Let's create a list that contains the labels, as well as 2 dictionaries that map labels to integers and back.

In [6]:
labels = [label for label in dataset['train'].features.keys() if label not in ['body', 'title']]
id2label = {idx:label for idx, label in enumerate(labels)}
label2id = {label:idx for idx, label in enumerate(labels)}
labels

['enhancement', 'bug']

## Preprocess data

*As models like BERT don't expect text as direct input, but rather `input_ids`, etc., we tokenize the text using the tokenizer. Here I'm using the `AutoTokenizer` API, which will automatically load the appropriate tokenizer based on the checkpoint on the hub.*

*What's a bit tricky is that we also need to provide labels to the model. For multi-label text classification, this is a matrix of shape (batch_size, num_labels).
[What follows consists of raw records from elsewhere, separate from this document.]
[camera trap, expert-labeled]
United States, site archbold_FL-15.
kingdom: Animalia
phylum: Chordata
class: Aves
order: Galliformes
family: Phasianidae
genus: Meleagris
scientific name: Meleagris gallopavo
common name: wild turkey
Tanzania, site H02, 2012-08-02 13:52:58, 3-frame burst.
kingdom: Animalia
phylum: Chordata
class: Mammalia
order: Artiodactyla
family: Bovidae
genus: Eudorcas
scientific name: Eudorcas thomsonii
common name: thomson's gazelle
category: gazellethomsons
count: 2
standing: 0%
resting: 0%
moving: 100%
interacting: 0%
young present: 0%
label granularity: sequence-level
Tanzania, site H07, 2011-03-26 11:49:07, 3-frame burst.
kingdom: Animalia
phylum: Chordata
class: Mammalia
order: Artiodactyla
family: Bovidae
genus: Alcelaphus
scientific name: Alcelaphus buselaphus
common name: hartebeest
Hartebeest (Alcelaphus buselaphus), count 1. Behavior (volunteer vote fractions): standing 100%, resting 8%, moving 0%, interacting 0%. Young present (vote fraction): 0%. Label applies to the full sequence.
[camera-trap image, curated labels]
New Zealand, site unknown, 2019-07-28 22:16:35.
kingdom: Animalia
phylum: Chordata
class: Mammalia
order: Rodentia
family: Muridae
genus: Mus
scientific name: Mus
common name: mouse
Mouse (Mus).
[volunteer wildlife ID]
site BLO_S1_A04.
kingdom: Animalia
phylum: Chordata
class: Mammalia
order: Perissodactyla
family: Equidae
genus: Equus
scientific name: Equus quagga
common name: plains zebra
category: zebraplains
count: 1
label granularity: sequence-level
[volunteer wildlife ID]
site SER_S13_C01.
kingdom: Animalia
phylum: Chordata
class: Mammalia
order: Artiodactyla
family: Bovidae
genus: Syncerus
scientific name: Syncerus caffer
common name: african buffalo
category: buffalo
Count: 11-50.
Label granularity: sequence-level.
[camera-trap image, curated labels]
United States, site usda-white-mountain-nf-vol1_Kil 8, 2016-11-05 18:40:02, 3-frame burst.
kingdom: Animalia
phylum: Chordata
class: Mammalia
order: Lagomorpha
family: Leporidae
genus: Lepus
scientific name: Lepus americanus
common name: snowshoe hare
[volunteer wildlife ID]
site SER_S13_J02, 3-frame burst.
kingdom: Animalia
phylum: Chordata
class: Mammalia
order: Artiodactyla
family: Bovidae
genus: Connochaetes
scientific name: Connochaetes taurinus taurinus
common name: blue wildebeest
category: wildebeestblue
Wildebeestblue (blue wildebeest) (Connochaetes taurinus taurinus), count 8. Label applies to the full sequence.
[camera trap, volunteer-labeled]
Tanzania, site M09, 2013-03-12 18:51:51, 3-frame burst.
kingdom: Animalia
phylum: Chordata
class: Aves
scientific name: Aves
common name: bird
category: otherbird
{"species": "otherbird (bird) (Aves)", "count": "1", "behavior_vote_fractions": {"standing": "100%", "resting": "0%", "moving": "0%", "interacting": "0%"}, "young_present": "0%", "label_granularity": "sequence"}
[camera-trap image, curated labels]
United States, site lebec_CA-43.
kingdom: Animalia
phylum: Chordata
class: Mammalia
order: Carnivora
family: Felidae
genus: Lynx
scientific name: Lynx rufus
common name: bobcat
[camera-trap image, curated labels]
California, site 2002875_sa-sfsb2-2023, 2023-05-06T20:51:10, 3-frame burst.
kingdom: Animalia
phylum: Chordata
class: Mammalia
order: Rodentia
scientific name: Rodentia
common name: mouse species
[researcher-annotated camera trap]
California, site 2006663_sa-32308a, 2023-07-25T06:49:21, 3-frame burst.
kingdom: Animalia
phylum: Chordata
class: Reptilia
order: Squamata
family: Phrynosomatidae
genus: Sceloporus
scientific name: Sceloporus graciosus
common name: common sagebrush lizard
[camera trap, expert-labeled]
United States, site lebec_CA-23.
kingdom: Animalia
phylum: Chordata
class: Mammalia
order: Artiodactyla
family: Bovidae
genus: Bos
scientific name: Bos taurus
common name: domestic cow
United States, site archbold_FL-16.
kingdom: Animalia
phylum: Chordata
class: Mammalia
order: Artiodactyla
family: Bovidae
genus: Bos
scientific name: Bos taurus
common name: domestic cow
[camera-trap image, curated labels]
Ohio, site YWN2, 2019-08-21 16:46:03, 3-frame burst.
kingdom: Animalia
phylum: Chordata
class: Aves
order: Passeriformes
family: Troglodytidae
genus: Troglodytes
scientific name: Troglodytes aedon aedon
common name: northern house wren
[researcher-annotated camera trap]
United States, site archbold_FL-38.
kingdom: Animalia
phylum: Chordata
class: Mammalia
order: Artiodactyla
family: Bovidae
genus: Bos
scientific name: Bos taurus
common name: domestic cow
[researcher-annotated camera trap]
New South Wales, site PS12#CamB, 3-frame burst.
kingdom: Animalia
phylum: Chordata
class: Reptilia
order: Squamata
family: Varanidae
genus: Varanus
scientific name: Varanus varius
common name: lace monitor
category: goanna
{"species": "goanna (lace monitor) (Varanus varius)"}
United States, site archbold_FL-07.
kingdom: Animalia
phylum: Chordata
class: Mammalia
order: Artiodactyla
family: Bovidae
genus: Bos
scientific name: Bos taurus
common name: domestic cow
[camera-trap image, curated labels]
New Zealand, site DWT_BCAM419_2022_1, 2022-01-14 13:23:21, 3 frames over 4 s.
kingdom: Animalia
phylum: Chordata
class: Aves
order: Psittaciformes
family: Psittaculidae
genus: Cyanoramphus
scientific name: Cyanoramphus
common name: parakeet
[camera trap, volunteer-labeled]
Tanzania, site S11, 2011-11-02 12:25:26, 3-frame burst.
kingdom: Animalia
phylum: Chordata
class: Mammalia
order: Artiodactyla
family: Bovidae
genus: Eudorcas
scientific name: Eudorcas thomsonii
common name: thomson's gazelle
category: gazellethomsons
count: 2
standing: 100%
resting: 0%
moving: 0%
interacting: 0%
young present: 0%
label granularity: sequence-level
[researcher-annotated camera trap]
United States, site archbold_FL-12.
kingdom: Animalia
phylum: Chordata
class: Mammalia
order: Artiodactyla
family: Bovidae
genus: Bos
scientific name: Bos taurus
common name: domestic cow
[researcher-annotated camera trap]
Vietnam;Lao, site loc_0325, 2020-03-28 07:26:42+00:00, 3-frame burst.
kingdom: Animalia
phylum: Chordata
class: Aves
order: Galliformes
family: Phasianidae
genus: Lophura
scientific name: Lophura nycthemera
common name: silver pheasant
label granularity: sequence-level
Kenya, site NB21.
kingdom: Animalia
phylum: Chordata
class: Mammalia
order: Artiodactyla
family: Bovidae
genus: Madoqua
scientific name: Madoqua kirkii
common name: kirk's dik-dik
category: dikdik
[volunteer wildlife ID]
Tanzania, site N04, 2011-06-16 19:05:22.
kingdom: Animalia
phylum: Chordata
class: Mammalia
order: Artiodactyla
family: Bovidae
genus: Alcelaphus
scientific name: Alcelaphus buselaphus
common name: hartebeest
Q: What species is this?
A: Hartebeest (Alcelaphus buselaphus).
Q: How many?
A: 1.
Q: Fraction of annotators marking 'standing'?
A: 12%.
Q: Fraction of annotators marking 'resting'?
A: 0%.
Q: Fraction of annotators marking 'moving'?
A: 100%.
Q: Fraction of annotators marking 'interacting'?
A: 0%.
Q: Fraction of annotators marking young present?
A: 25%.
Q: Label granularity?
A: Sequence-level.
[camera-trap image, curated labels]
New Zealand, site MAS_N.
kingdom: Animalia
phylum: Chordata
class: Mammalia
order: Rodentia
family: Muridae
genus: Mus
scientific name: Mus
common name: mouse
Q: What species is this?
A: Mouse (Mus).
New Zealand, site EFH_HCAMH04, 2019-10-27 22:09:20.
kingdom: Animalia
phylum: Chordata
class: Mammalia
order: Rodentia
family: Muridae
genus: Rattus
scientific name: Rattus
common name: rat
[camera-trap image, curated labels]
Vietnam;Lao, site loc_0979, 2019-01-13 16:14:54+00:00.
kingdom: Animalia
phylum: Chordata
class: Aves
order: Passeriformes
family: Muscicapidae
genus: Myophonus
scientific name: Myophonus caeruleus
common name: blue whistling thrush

Also important: this should be a tensor of floats rather than integers, otherwise PyTorch' `BCEWithLogitsLoss` (which the model will use) will complain, as explained [here](https://discuss.pytorch.org/t/multi-label-binary-classification-result-type-float-cant-be-cast-to-the-desired-output-type-long/117915/3).*

In [7]:
from transformers import AutoTokenizer
import numpy as np
import math

tokenizer = AutoTokenizer.from_pretrained("bert-base-uncased")

def preprocess_data(example):
  text = f'{example["title"]}\n{example["body"]}'
  # encode them
  encoding = tokenizer(text, padding=True, truncation=True)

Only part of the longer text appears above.